When you get diagnosed with a urinary tract infection (UTI) do you typically start guzzling water to flush it out?
Turns out that you should, according to a study presented at IDWeek 2017. Researchers found that women who regularly get urinary tract infections can reduce their risk of getting another one if they drink six eight-ounce glasses—or 1.5 liters—per day.
The benefits of increased water intake hadn’t been studied and proven until this research, but many doctors already recommend drinking more fluid. Some advise taking probiotics and/or D-mannose supplements as well. They may also recommend drinking cranberry juice. And most of us get the lecture to make sure we pee every time after having sex.
“For younger women, UTIs are still mostly associated with sex and the most important behavioral modification for them is to empty their bladders after sex,” Lisa Dabney, MD, Director of Urogynecology at Mount Sinai West, told HelloFlo.
Dabney said she sometimes recommends to patients with UTIs to drink more water. But women tend to have sensitive bladders, so those that drink large volumes of fluid will have urinary frequency and sometimes more bladder pain.

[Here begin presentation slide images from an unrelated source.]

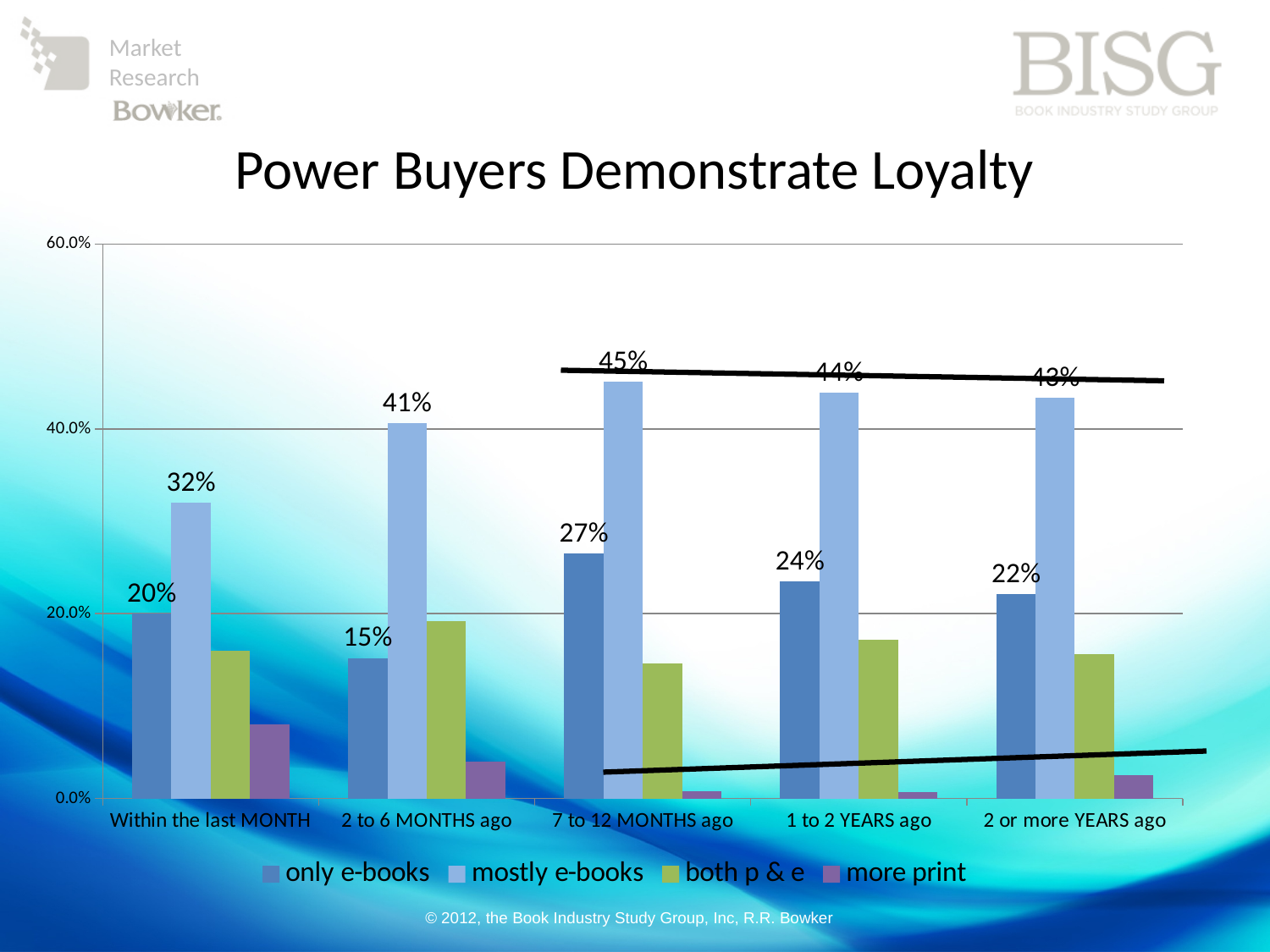
What is the value for 'mostly e-books' in the '2 to 6 MONTHS ago' category? 41% What is the difference between the 'mostly e-books' and 'only e-books' values in the '7 to 12 MONTHS ago' category? 18% How many categories are shown on the x axis? 5 What is the value for 'only e-books' in the 'Within the last MONTH' category? 20% Which category has the highest value for 'only e-books'? 7 to 12 MONTHS ago Which category has the lowest value for 'only e-books'? 2 to 6 MONTHS ago Which is larger in the 'Within the last MONTH' category: 'only e-books' or 'mostly e-books'? mostly e-books What is the title of the chart? Power Buyers Demonstrate Loyalty What is the value for 'mostly e-books' in the '7 to 12 MONTHS ago' category? 45% How many series does the legend list? 4 What type of chart is shown on the slide? bar chart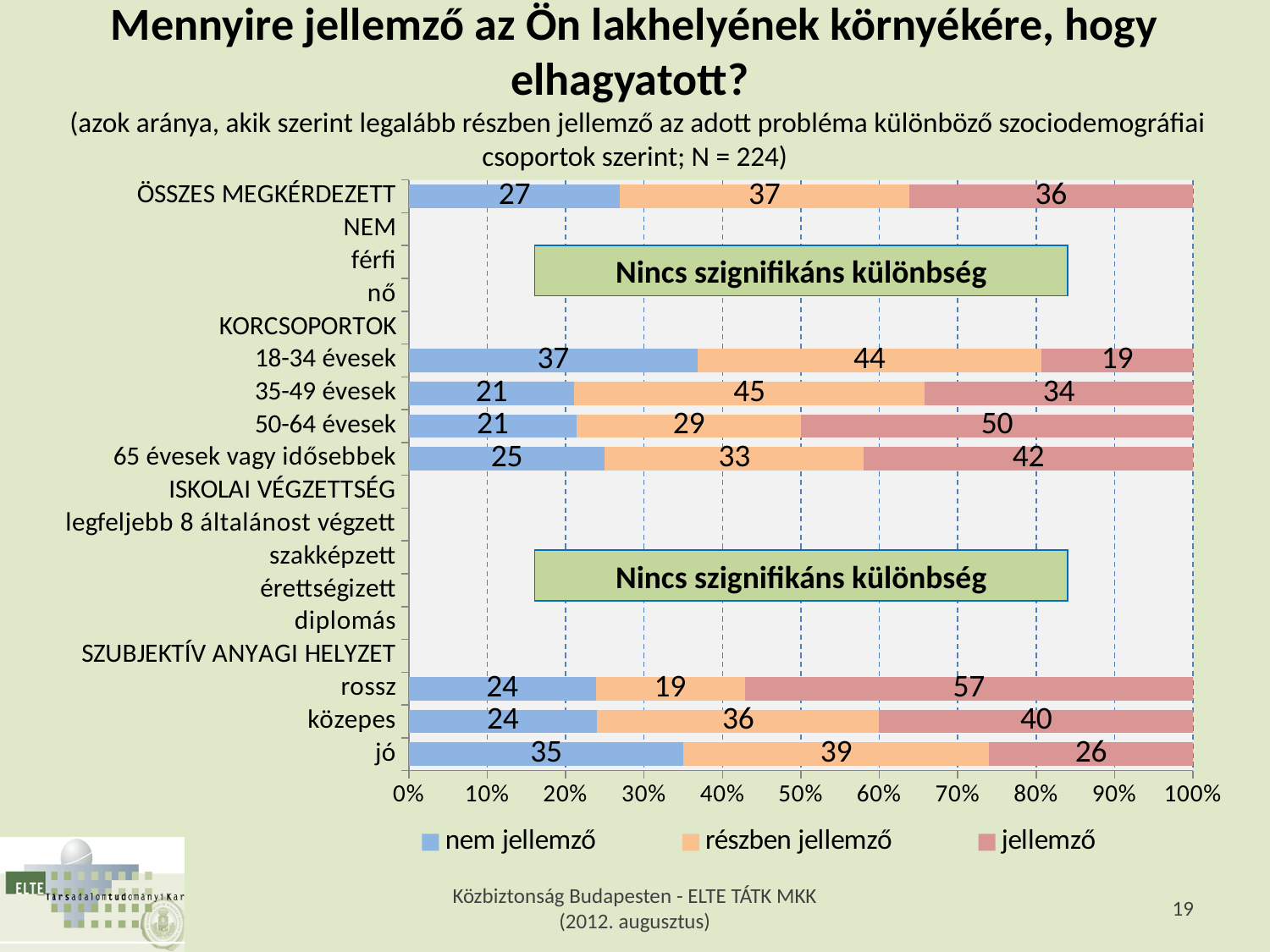
Which is larger: the "részben jellemző" value for "35-49 évesek" or for "50-64 évesek"? 35-49 évesek What is the value of "nem jellemző" for "18-34 évesek"? 37 What is the value of "részben jellemző" for "ÖSSZES MEGKÉRDEZETT"? 37 Which legend entry is shown in red? jellemző Which category has the lowest "jellemző" value among all plotted bars? 18-34 évesek Which age group has the highest "jellemző" value? 50-64 évesek What type of chart is shown on the slide? stacked bar chart How many series does the legend list? 3 What is the total of the stacked bar for "közepes"? 100 What is the value of "jellemző" for the "rossz" category? 57 What text appears in the green boxes placed over the NEM and ISKOLAI VÉGZETTSÉG sections? Nincs szignifikáns különbség What is the difference between the "jellemző" values for "rossz" and "jó"? 31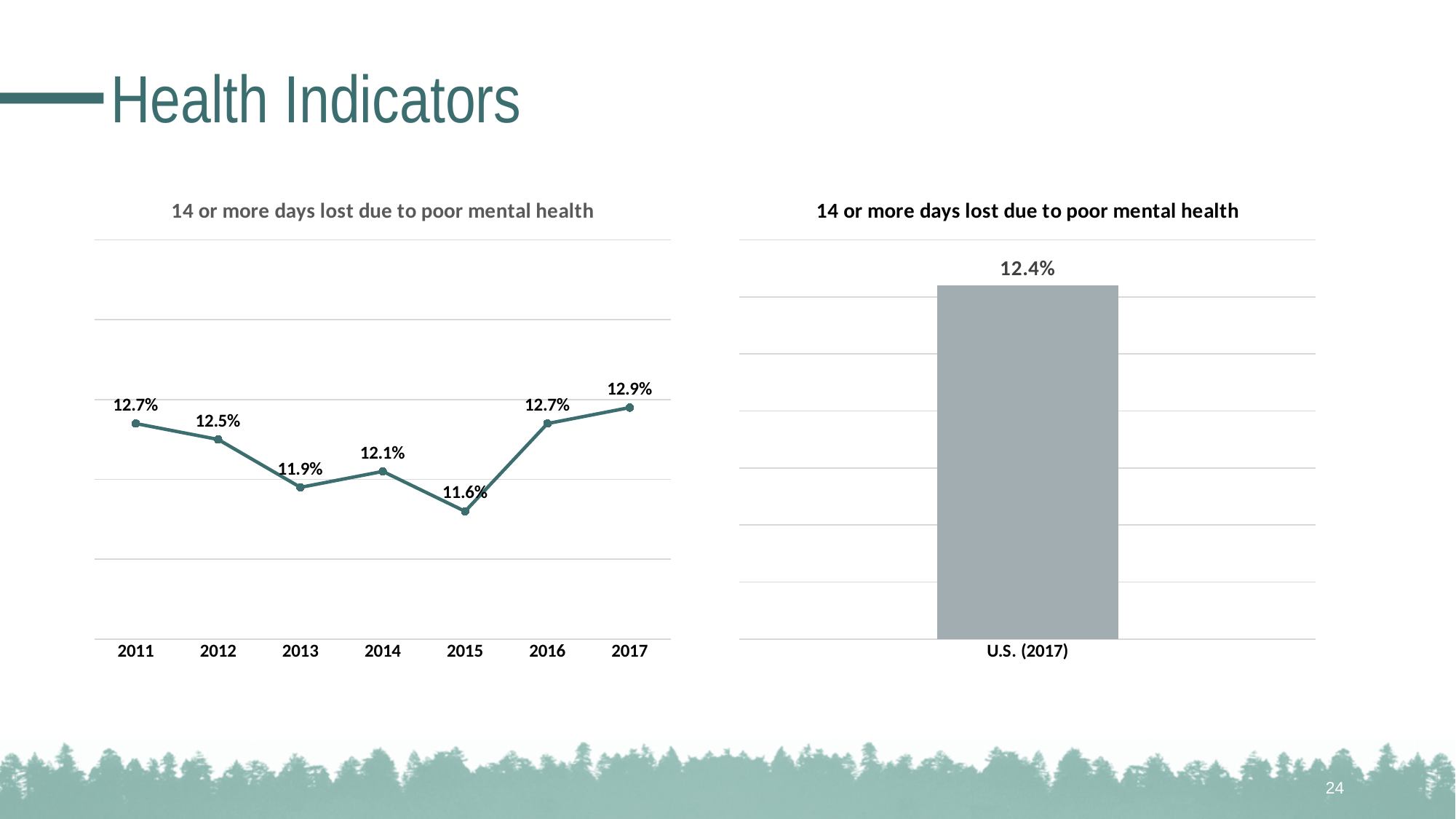
In the left chart, what is the difference between the 2017 value and the 2015 value? 1.3% In the right chart, what is the value for U.S. (2017)? 12.4% In the left chart, what is the value for 2017? 12.9% In the left chart, which is larger, the value for 2014 or the value for 2012? 2012 In the left chart, which year has the lowest value? 2015 In the left chart, what is the value for 2013? 11.9% What kind of chart is the right chart? bar chart In the left chart, what is the value for 2015? 11.6% In the left chart, which year has the highest value? 2017 What kind of chart is the left chart? line chart How many years are plotted in the left chart? 7 In the left chart, do the values rise or fall from 2015 to 2017? rise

“I mostly stress to patient to empty their bladder after sex and then increase their fluid intake for the 12 hours or so after sex to flush out the bladder when they are mostly likely to get infections.
Don’t get infections regularly? Dabney adds that you don’t have to guzzle too much water beyond normal.
“They will just end up with frequent trips to the toilet,” she added.
About 25 percent of women will have more than one UTI throughout their lives. Women are more prone to the infections because they have a shorter urethra than men, which makes it easier on bacteria to reach their bladders.
As part of the research, the scientists looked at 140 women under the age of 45 who had at least three UTIs a year. Typically, each woman drank less than six eight-ounce glasses of water per day. During the study, half drank about 11 glasses a day; the other half didn’t drink any more water than usual. After a year, the women that drank more water had only 1.5 UTIs instead of the usual three. They also noted that the more hydrated women wound up taking fewer antibiotics—always good to lower our chances of antibiotic resistance.